Struwwelpeter Faust im Sumpf der deutschen Geschichte. Terry Gilliam inszeniert La Damnation de Faust an der Staatsoper im Schiller Theater

In Berlin ist nicht Fausts Verdammnis zu sehen. Was in Berlin grandios und spektakulär in Szene gesetzt wird, das ist La Dammnation de l’Allemagne. Wie vor ein paar Jahren Stefan Herheim Eugen Onegin in Amsterdam vor der Folie der russischen Geschichte inszenierte, so bettet jetzt Terry Gilliam den ach so deutschen Faust-Mythos in die deutsche Geschichte ein, genauer: stellt ihn ein in die Übel und Verbrechen der deutschen Geschichte des 19. und 20. Jahrhunderts und macht noch dazu die deutsche Kultfigur, den Doktor Faustus, zu einer lächerlich grotesken Figur, zu einem Popanz, zu einer Comicfigur, einer Mischung aus Struwwelpeter und Max und Moritz. 

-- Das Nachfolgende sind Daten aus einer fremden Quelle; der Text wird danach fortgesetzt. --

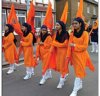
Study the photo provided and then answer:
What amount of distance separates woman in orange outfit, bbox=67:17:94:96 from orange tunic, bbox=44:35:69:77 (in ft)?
1.36

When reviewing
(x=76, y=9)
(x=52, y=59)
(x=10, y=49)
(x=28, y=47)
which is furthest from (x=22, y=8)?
(x=76, y=9)

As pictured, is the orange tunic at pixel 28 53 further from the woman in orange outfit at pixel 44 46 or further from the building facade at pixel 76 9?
the building facade at pixel 76 9

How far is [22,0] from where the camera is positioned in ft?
74.9

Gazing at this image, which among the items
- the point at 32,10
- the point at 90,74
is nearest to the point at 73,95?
the point at 90,74

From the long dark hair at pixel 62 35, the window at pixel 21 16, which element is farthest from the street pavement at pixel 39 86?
the window at pixel 21 16

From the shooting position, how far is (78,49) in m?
6.93

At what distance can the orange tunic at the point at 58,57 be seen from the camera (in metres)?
7.54

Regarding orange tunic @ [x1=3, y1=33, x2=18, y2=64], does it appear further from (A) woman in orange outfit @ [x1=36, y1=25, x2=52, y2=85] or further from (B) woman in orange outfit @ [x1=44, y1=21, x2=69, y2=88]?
(B) woman in orange outfit @ [x1=44, y1=21, x2=69, y2=88]

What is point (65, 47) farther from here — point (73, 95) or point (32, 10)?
point (32, 10)

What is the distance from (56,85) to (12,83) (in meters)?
1.28

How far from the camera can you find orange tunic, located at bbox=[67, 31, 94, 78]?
6891mm

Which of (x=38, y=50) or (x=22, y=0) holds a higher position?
(x=22, y=0)

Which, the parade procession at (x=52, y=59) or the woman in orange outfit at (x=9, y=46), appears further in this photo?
the woman in orange outfit at (x=9, y=46)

Nicht genug damit. Das Geschick, das dem Max und Moritz Faust widerfährt, ist  – und damit auch die deutsche Geschichte – eine Inszenierung des Teufels, ein Theaterstück, das Méphistophélés als allmächtiger Theatermacher, Hauptdarsteller und Regisseur in einer Person in Szene setzt. Zu diesem Zweck holt er Akteure und Chargen der Geschichte gleichsam aus dem Inferno wieder hervor und lässt sie noch einmal ihre Rollen spielen. Und so entsteht ein spektakulärer, oft grausamer und zynischer, ein mitunter grotesker und auch komischer Bilderbogen, ein Panoptikum deutscher Geschichte, eine, wenn man so will, Deutschland-Revue mit dem Soundtrack von Berlioz. Und Struwwelpeter Faust als Karikatur des deutschen Intellektuellen ist mittendrin – als Mitläufer.

Es beginnt scheinbar harmlos  – Faust zieht mit der Botanisiertrommel  als Naturforscher durch eine  ‚erhabene‘ Caspar David Friedrich Landschaft – und es endet in der deutschen Katastrophe : in Anselm Kiefers „Verbrannter Erde“. Und dazwischen geht es Schlag auf Schlag. Da reiten die Husaren auf Holzpferden in die Schlacht, da teilen unter Bismarcks Leitung die europäischen Potentaten (allesamt Kasperlefiguren) den großen Kuchen, sprich: die Welt unter sich auf, da sind wir mit Referenzen auf die grausam-hässlichen  Kriegsbilder eines Otto Dix im Gaskrieg des ersten Weltkriegs, da sehen wir die grotesken Gestalten eines George Grosz, wie sie sich als Braun- und Rothemden in Saalschlachten messen und ihren Antisemitismus gewaltsam austoben, da werden wir mit dem Wagner Kult der Nazis konfrontiert, sehen, wie hohe SS Offiziere in Begleitung  blonder Maiden sich an völkischen  Wagner Inszenierungen erbauen, wie der Führer huldvoll vom Caspar David Friedrich Felsen herabschaut, wie Struwwelpeter Faust als Lohengrin mit Elsa zu schlafen glaubt. Da wird die Verfolgung und Ermordung der deutschen Juden plakativ in Szene gesetzt: Marguerite setzt sich die blonde Perücke  auf und zieht das Trachtenkleid über und kann doch als Jüdin der Deportation nicht entgehen. Méphistophélés mimt den feisten Obersturmbannführer und verschafft in dieser  Montur Struwwelpeter Faust Zugang zu dem mit dem Judenstern gekennzeichneten Haus der Marguerite. Usw., usw. 

Ein in schneller Folge aufgeschlagener Bilderbogen, der geradezu erschlägt und doch zugleich fasziniert und erschreckt. Großes Theater zweifellos. Großes Theater, das indes die Berlioz Musik geradezu zur Nebensache macht und  dies trotz der berühmten und exzellenten Sänger und des nicht minder berühmten Orchesters und seines Dirigenten ( die Staatskapelle mit Simon Rattle am Pult, Charles Castronovo als Faust, Florian Boesch als Méphisophélés und Magdalena Kozena als Marguerite). Besser geht es kaum. Und doch:

Prima la messa in scena, dopo la musica.

Wir sahen die Aufführung am 1. Juni 2017, die zweite Vorstellung nach der Premiere am 27. Mai 2017.